In the DimProduct table there is such a column: it is ProductKey. In order to mark the ProductKey as a row identifier you have two options:
- You can create a relationship from any table into DimProduct using ProductKey as the destination column. Performing this operation will ensure that ProductKey is a unique value for DimProduct.
- You can manually set the property of Row Identifier for ProductKey to TRUE using the Properties window inside SSDT or the corresponding feature in PowerPivot
One of these operations will make the engine learn that the table has a row identifier and, in such a scenario, you will be able to define the NewSumOfListPrice column avoiding circular dependency.

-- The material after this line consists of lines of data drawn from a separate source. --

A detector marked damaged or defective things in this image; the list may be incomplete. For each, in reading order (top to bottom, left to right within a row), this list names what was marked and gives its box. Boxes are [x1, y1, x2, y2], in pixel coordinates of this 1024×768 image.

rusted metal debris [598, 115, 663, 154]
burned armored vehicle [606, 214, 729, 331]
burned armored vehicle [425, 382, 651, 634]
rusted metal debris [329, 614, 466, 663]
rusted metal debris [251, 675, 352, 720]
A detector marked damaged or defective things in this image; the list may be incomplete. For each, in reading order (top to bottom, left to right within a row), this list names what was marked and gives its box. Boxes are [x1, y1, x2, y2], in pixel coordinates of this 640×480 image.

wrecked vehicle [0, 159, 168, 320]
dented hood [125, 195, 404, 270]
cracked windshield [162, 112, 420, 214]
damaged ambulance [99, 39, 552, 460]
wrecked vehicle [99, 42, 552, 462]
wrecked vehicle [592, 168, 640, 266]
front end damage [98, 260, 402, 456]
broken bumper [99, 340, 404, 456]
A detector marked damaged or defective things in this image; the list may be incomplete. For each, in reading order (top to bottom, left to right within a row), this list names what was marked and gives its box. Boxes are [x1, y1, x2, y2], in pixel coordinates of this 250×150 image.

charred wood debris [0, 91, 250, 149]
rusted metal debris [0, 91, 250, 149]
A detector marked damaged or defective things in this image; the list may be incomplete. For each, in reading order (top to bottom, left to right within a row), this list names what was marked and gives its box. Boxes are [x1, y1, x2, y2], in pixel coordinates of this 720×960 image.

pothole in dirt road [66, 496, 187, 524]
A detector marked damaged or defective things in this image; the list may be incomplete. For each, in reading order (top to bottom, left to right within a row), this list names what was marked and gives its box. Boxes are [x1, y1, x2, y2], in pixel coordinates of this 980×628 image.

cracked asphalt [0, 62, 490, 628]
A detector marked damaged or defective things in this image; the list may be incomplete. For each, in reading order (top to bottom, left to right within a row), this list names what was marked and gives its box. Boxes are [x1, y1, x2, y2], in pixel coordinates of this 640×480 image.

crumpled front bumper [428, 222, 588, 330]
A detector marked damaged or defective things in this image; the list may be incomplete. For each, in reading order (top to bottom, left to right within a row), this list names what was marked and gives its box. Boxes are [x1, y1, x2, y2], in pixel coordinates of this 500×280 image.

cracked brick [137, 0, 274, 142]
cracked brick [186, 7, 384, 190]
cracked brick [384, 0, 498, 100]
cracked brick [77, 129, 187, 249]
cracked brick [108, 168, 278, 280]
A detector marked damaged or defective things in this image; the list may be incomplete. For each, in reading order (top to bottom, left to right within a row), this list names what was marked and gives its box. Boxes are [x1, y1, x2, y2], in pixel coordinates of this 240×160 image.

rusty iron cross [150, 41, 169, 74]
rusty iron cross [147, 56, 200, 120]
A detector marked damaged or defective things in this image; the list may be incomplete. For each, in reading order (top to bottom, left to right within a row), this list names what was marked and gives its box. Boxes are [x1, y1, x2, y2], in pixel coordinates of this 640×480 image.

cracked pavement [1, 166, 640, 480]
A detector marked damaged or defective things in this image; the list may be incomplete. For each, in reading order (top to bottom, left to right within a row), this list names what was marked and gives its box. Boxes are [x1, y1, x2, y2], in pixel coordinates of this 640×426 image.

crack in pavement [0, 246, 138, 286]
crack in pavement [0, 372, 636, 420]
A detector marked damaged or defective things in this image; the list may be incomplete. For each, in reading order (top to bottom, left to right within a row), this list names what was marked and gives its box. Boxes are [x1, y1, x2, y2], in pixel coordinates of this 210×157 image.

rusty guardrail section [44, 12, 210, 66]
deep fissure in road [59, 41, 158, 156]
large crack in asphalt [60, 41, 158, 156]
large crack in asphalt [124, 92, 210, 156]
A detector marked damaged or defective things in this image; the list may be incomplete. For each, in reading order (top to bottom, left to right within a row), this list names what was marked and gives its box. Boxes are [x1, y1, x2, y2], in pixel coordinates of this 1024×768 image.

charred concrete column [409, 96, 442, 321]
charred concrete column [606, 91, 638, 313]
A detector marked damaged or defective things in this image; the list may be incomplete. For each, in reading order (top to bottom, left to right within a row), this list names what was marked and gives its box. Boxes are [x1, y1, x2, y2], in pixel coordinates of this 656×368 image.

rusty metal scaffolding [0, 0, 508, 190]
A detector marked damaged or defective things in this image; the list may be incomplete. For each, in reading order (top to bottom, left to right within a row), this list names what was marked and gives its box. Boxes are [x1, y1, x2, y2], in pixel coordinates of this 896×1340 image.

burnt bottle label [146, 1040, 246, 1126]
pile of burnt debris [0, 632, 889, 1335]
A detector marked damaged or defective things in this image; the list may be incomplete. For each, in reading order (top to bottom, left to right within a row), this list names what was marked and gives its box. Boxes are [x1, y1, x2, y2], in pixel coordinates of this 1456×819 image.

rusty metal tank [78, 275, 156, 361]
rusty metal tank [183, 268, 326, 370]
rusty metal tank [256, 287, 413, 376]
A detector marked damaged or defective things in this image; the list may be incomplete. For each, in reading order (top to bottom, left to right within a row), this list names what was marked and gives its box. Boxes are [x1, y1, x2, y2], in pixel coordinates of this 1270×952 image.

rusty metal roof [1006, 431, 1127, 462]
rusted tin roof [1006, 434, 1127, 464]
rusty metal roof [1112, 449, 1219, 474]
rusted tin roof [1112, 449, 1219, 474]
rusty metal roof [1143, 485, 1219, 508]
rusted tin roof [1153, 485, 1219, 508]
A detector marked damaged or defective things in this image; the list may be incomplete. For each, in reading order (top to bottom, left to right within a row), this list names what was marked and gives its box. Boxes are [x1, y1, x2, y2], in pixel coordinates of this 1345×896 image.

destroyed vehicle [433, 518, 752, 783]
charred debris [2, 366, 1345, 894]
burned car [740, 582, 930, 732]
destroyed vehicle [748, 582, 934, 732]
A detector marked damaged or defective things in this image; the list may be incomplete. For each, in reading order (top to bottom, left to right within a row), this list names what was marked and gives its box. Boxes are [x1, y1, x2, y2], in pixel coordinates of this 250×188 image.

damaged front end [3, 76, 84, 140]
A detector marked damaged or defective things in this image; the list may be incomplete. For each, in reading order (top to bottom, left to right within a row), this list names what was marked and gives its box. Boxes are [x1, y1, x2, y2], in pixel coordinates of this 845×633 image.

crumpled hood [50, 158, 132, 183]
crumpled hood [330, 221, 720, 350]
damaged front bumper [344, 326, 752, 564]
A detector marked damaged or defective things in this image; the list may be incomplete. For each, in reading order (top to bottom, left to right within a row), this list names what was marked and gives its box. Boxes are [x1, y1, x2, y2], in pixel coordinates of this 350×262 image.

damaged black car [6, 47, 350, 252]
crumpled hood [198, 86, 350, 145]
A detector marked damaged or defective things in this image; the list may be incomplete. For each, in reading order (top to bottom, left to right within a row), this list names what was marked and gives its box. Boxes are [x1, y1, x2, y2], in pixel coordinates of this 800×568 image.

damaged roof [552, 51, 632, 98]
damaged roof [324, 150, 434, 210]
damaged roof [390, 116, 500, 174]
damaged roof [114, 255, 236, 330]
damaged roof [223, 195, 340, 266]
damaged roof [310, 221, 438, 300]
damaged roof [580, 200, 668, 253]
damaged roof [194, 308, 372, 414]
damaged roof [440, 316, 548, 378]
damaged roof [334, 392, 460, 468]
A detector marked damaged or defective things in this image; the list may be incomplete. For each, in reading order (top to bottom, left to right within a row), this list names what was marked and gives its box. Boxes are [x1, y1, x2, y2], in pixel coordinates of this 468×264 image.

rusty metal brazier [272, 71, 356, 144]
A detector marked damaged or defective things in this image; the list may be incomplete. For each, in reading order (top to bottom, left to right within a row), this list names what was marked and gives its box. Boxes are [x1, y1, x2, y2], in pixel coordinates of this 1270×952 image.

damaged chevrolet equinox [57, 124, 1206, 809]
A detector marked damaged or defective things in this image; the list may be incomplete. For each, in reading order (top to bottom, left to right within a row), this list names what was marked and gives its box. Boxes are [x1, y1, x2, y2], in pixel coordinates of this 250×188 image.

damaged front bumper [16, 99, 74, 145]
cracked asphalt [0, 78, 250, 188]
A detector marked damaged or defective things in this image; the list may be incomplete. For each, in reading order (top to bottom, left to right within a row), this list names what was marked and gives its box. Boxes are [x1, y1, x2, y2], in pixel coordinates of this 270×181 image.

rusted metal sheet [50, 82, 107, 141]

As a final advice, it is always a good idea to set the Row Identifier property of a table if such a row exists in the data model, because the Vertipaq engine will make use of this information to optimize all calculations. Nevertheless, row identifiers occupy space in the data model and their memory usage is pretty high because they have the maximum number of distinct values (a different value for each row). Thus, if a row identifier is not needed inside a table (for example for fact tables), it is always a good idea to avoid loading it inside the Tabular data model. Then, in case you face the circular dependency issue, it might be necessary to add the row identifier column to the table, so that the problem is solved.
There are other techniques to avoid circular dependencies. For example, using ALLEXCEPT to remove the calculated columns from the set of columns that become part of the dependency list is a viable option, but it makes all formulas more complicated. On the other hand, using ALLEXCEPT might be useful for very big tables, where the addition of a row identifier would cause memory footprint to grow too much.